If you get arrested in Illinois for unlawful possession with intent to deliver a controlled substance, you should hire an Illinois criminal defense attorney. The attorney can argue a defense such as illegal seizure to get your case dismissed, or you may be eligible for a diversion program for drug treatment if you have a drug problem. Your attorney may be able to negotiate a lesser offense with a plea bargain to get your charges reduced to a Class 2 felony so you can avoid jail time and receive probation instead.
On March 31, 2010, the United States Supreme Court issued an opinion in Padilla v. Kentucky (2010) 129 S.Ct. 1317. The issue presented to the Court was whether a criminal defense attorney rendered ineffective assistance of counsel to a client when she failed to advise the client of and affirmatively gave wrong advice regarding the potential immigration consequences of his guilty plea.
Petitioner Padilla was a lawful permanent resident of the United States for over 40 years and honorably served in the U.S. Armed Forces in Vietnam. Padilla pled guilty to a felony charge of transporting a large amount of marijuana in Kentucky. His immigration attorney told him that he would not be deported because he had been in the country for so long. However, the non-citizen removal statutes clearly state that any conviction for a drug trafficking offense will (not may, WILL) result in deportation. Padilla claimed that he would have proceeded to trial had his immigration lawyer properly advised him that he would face deportation if convicted.
The lower courts, including the Kentucky State Supreme Court, held that a failure to advise on immigration issues and even wrong advice on immigration issues were merely a “collateral consequence” to his conviction thus his attorney’s erroneous advice was not a violation of his Sixth Amendment right to effective assistance of counsel. Generally the court was saying that since the immigration issues were not a result of punishment by the criminal courts in direct response to his guilty plea, the Sixth Amendment did not apply. An example of a collateral consequence would be a person losing their job because they pled guilty to a felony. Although that is foreseeable and unfortunate, it is not a punishment doled out by the court and thus is a “collateral consequence”.
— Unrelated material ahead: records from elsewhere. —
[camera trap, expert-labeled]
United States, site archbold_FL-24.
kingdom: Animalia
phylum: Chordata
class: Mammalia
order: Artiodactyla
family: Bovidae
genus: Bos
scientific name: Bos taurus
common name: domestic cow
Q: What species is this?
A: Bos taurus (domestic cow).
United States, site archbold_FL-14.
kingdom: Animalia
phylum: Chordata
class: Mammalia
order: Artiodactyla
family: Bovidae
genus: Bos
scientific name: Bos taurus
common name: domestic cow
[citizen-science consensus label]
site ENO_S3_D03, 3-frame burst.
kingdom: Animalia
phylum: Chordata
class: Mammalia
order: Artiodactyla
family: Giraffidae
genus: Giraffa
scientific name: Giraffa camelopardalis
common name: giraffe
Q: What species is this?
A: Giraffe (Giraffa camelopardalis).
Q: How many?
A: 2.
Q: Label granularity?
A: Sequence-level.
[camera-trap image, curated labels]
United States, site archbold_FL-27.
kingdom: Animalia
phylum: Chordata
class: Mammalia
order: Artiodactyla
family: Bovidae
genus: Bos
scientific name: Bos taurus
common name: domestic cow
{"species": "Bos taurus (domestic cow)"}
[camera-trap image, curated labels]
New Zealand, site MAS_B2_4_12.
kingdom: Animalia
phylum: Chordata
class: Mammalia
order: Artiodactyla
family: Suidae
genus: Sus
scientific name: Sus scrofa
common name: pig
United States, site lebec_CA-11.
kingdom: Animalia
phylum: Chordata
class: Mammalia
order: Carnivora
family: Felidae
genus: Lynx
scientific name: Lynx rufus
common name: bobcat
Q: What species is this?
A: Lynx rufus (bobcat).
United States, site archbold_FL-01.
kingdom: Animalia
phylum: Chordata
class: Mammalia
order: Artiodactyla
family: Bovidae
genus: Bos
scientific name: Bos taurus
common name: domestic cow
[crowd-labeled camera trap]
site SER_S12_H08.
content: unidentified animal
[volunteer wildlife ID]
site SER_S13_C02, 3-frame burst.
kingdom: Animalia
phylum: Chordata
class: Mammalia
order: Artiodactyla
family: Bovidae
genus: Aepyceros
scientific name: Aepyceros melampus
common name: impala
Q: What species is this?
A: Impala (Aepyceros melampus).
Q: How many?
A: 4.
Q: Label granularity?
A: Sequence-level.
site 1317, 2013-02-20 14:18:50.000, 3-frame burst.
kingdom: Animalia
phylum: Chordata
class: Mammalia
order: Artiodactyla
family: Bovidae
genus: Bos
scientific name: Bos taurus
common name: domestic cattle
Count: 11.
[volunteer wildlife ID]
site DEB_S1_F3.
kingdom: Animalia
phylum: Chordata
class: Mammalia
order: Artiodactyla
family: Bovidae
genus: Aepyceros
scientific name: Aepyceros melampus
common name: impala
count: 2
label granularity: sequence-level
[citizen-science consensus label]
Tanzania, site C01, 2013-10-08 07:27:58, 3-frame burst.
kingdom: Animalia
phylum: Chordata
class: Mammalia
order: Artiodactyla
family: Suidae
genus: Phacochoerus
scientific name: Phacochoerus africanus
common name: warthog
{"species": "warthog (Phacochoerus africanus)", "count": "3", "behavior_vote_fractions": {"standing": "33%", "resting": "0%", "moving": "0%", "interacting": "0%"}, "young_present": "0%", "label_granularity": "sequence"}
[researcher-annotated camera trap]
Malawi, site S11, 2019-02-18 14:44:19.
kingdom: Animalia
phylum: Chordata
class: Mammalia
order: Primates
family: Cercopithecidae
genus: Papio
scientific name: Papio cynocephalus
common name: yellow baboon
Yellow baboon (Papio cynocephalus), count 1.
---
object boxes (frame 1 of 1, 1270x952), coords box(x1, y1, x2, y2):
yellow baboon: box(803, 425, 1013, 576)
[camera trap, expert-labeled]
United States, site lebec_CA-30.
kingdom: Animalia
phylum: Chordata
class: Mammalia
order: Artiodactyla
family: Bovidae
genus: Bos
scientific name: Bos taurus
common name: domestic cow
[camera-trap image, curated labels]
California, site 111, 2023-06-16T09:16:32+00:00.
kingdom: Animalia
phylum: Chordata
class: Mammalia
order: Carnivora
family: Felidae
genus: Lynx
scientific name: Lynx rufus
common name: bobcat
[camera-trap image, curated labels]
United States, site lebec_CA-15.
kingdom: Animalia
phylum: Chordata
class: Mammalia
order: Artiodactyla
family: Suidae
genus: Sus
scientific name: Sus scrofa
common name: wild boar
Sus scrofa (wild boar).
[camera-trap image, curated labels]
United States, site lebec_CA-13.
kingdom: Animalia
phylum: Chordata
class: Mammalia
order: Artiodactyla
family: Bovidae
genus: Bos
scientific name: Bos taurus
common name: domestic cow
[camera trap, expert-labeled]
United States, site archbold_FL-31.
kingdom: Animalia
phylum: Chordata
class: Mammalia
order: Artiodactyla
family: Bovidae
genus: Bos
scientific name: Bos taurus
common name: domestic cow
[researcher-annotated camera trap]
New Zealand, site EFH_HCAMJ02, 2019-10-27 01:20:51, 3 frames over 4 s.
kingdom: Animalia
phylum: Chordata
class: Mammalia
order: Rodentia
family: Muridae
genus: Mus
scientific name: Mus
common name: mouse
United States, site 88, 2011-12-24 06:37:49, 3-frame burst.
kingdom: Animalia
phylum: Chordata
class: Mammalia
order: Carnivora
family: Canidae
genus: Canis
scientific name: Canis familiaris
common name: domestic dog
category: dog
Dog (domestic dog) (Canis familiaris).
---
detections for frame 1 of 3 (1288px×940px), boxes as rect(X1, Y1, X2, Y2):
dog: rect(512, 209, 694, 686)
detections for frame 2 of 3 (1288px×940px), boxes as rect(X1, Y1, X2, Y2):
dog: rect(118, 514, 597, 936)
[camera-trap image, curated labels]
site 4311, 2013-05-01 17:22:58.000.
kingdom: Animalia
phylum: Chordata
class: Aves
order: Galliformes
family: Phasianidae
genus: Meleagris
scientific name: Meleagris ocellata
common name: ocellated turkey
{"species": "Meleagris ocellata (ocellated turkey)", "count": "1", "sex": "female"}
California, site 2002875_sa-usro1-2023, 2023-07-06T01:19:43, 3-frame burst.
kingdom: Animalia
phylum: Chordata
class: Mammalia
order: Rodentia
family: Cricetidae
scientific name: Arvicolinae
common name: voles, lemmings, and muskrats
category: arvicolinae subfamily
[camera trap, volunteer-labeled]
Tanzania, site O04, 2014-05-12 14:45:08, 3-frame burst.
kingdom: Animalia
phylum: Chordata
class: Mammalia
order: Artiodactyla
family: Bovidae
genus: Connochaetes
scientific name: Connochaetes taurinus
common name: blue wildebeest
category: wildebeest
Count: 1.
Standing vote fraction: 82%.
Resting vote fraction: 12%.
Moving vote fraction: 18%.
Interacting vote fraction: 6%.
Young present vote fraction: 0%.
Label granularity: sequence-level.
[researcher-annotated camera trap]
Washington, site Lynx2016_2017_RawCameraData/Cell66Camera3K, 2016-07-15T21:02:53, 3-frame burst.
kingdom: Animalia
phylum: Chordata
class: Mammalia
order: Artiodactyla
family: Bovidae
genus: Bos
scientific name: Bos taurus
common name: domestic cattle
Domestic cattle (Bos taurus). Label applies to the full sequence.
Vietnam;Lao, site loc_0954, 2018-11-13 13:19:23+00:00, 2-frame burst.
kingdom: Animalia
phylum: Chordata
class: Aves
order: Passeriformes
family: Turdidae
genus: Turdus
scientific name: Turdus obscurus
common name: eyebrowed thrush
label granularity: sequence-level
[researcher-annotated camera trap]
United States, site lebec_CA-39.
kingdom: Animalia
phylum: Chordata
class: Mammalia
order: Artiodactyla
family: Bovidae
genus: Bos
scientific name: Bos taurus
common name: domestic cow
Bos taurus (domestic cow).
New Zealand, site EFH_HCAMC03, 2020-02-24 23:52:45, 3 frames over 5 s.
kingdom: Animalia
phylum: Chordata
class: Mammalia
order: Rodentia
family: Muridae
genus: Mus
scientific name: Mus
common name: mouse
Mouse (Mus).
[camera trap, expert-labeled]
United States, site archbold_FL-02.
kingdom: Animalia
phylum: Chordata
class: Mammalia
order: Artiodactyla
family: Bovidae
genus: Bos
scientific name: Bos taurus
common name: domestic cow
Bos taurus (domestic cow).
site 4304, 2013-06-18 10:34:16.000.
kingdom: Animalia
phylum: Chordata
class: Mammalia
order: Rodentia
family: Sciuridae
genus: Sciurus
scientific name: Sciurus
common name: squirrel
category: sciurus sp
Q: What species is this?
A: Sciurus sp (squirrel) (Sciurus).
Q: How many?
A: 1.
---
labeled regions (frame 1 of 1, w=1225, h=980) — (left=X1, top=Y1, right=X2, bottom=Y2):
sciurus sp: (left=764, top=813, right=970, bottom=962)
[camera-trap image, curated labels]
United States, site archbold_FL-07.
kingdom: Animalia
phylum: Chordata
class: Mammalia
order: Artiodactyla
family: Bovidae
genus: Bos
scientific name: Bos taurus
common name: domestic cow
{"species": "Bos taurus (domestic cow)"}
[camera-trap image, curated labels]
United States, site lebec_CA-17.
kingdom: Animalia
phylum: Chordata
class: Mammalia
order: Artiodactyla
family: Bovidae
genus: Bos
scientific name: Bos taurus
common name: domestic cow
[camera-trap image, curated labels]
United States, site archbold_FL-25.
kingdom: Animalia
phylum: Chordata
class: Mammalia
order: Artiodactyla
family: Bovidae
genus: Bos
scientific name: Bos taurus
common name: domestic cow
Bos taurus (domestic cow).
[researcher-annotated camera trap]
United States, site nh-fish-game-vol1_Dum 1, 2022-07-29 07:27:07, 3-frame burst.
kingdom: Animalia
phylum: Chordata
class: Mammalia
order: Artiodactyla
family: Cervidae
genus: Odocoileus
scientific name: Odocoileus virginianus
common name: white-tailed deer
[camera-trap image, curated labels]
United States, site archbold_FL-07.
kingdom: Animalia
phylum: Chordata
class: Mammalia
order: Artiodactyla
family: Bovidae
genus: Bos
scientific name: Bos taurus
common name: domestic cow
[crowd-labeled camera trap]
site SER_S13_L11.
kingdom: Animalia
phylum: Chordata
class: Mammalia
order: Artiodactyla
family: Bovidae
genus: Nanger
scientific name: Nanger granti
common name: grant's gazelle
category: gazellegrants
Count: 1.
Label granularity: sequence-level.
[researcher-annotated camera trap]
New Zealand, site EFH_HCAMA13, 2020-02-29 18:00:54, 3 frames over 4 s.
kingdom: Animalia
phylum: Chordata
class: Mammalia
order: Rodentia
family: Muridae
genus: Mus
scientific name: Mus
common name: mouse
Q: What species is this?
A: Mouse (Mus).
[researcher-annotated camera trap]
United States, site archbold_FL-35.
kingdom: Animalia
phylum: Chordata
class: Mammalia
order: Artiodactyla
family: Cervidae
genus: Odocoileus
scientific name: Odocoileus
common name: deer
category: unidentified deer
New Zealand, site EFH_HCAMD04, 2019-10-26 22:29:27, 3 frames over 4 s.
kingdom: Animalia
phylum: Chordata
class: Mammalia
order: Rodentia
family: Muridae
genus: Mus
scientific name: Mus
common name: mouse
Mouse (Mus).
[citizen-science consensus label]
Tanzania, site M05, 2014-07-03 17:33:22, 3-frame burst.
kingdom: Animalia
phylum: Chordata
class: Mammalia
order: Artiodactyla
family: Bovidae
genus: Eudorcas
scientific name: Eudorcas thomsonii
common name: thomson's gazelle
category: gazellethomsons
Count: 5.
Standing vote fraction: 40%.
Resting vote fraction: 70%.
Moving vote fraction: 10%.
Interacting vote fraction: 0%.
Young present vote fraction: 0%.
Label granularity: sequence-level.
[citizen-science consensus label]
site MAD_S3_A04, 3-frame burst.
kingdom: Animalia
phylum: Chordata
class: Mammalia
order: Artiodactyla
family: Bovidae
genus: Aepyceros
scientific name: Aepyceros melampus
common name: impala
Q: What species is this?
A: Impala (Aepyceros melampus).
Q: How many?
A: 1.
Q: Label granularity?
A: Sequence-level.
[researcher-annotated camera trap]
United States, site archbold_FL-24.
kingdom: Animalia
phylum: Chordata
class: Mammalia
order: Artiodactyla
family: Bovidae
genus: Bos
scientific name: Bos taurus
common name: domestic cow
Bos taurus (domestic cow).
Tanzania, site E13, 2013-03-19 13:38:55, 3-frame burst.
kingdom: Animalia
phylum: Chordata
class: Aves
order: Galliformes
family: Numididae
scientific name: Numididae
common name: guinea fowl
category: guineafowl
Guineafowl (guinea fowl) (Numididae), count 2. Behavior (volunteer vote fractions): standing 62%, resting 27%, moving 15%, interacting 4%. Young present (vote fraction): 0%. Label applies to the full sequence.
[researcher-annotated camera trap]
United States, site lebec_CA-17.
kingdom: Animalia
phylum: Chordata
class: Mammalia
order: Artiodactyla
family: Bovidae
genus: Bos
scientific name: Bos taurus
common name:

The United States Supreme Court disagreed with the Kentucky State Supreme Court. Instead, the U.S. Supreme Court decided that immigration consequences are an integral part of the penalties associated with criminal proceedings for non-citizens because those consequences are often as severe, if not more so, than the actual criminal punishment.
The Court recognized that immigration law is a complex area of practice, but due to the severity of the consequence of a criminal conviction, criminal defense attorneys still have some duties to the clients with regard to immigration.
The Court held that if the immigration consequences were clear, as they were with Padilla, then an attorney has a duty to advise the client of those consequences prior to letting them enter a guilty plea. In Padilla’s case, if the attorney had read merely the removal statute, she would have seen that his plea would automatically result in deportation because all drug trafficking offenses result in deportation. If the consequences are not clear, the attorney then has a duty to advise the client that there will be immigration consequences including potential deportation but the attorney does not have to be more specific.